Associate Judge of the Superior Court of the District of Columbia
- In office October 27, 2006 – March 22, 2024
- President: George W. Bush
- Preceded by: Steffen W. Graae
- Succeeded by: vacant

Personal details
- Born: Jennifer Mary Anderson May 28, 1959 (age 66) Dublin, Ireland
- Education: Mount St. Mary's College (BA) Catholic University of America (JD)

= Jennifer M. Anderson =

American judge (born 1959)

Jennifer Mary Anderson (born May 28, 1959) is an Irish-American jurist who is a senior associate judge on the Superior Court of the District of Columbia.

== Education and career ==
Anderson earned her Bachelor of Arts, magna cum laude, from Mount St. Mary's College in 1981, and her Juris Doctor from Columbus School of Law in 1984.

After graduating, she joined Cadwalader, Wickersham & Taft as an associate.
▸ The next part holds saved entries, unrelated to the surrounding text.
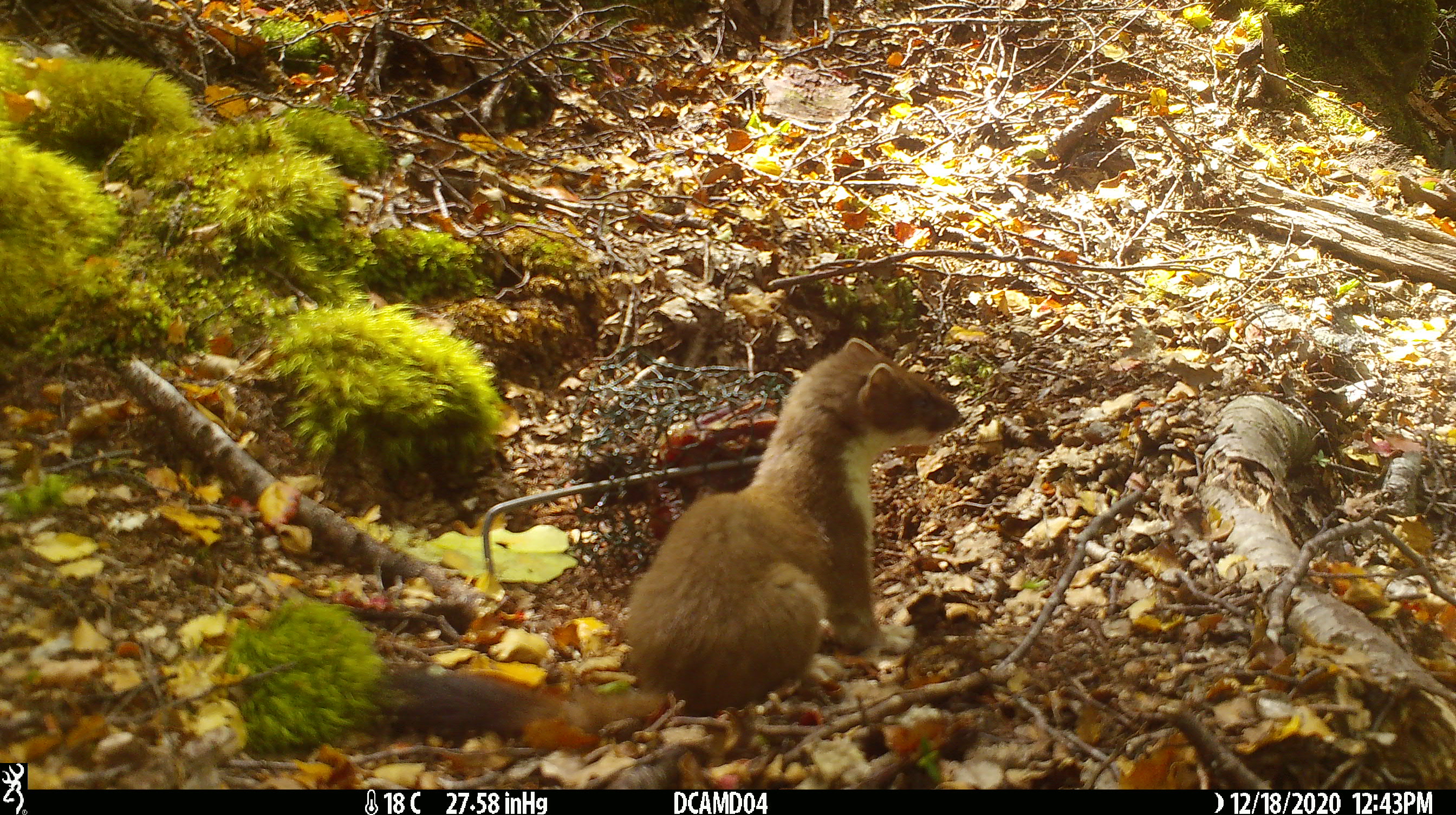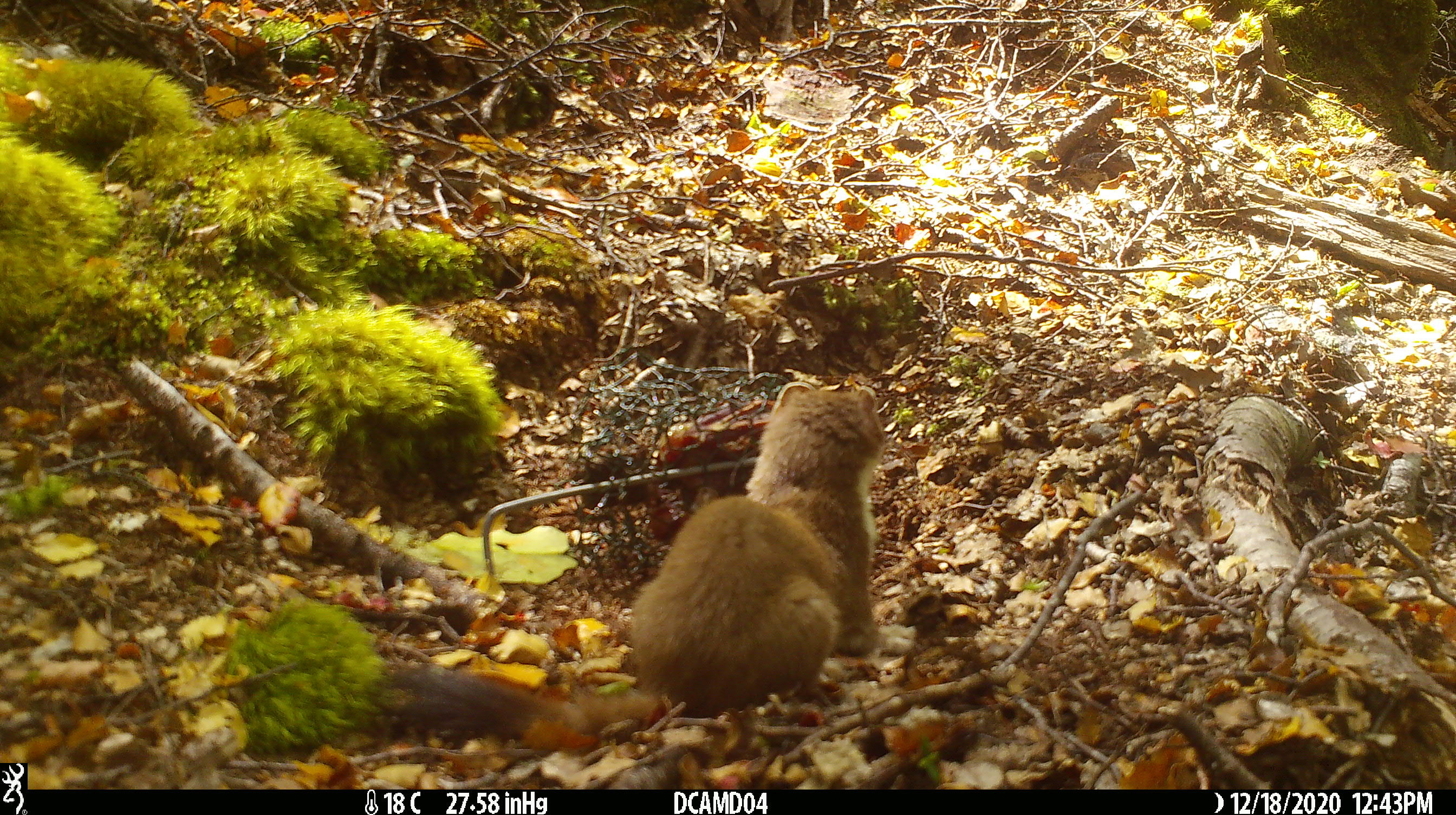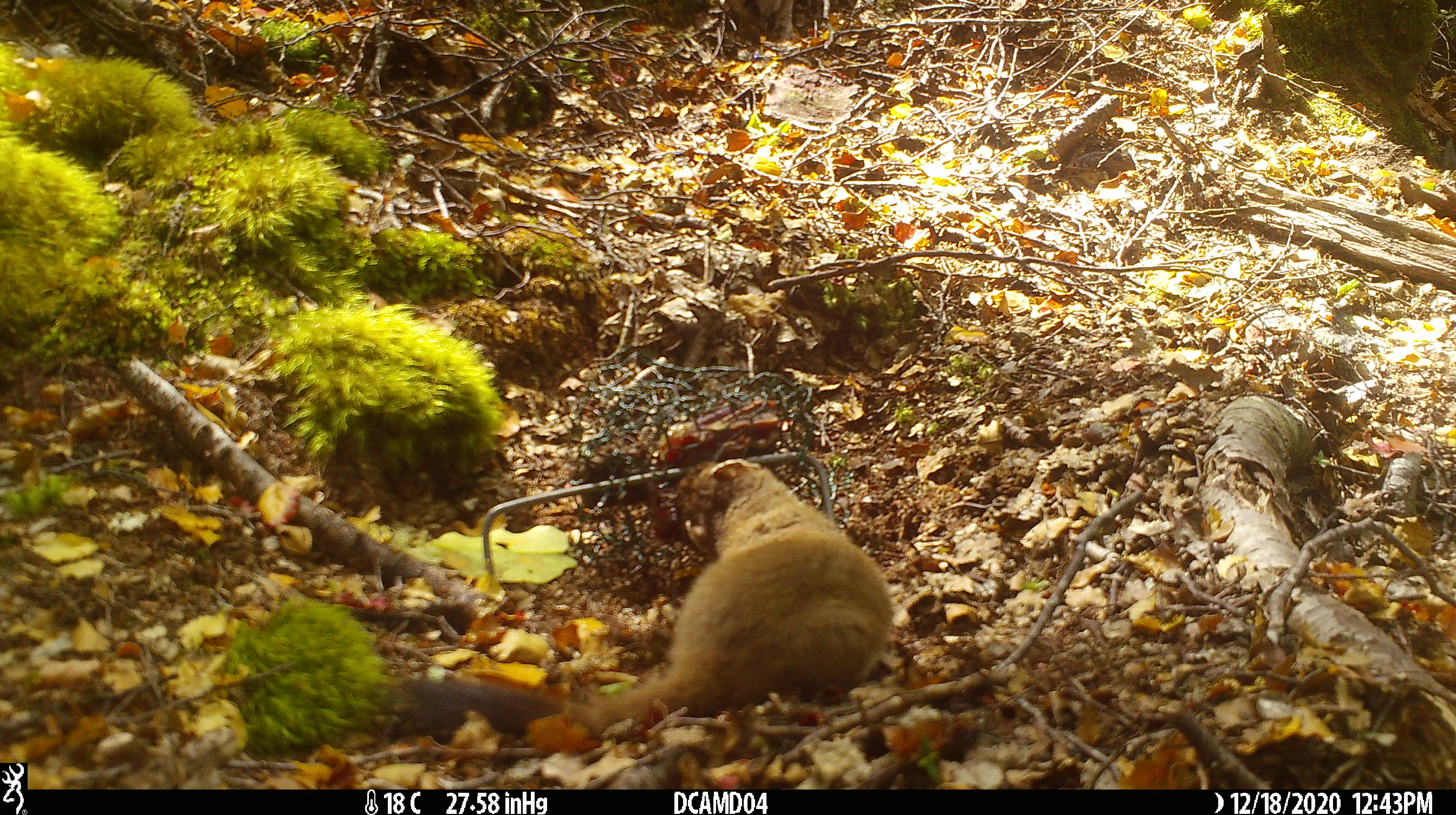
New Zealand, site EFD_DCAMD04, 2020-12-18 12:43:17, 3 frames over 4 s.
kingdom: Animalia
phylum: Chordata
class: Mammalia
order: Carnivora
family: Mustelidae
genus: Mustela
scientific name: Mustela erminea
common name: stoat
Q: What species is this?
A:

In 1991 she became an assistant at the U.S. Attorney's Office in the District of Columbia.

=== D.C. Superior Court ===
On November 16, 2004, President George W. Bush nominated her to be an associate judge of the Superior Court of the District of Columbia. Her nomination expired on December 8, 2004, with the end of the 108th United States Congress.

President George W. Bush renominated her on February 14, 2005, to a 15-year term as an associate judge of the Superior Court of the District of Columbia to the seat vacated by Judge Steffen W. Graae. On July 11, 2006, the Senate Committee on Homeland Security and Governmental Affairs held a hearing on her nomination. On July 27, 2006, the committee reported her nomination favorably to the senate floor. On August 3, 2006, the full Senate confirmed her nomination by voice vote. She was sworn in on October 27, 2006.

Anderson assumed senior status on March 22, 2024.

== Personal life ==
Anderson was born in Dublin, Ireland; her family later immigrated in 1967 to the United States and settled in Baltimore, Maryland.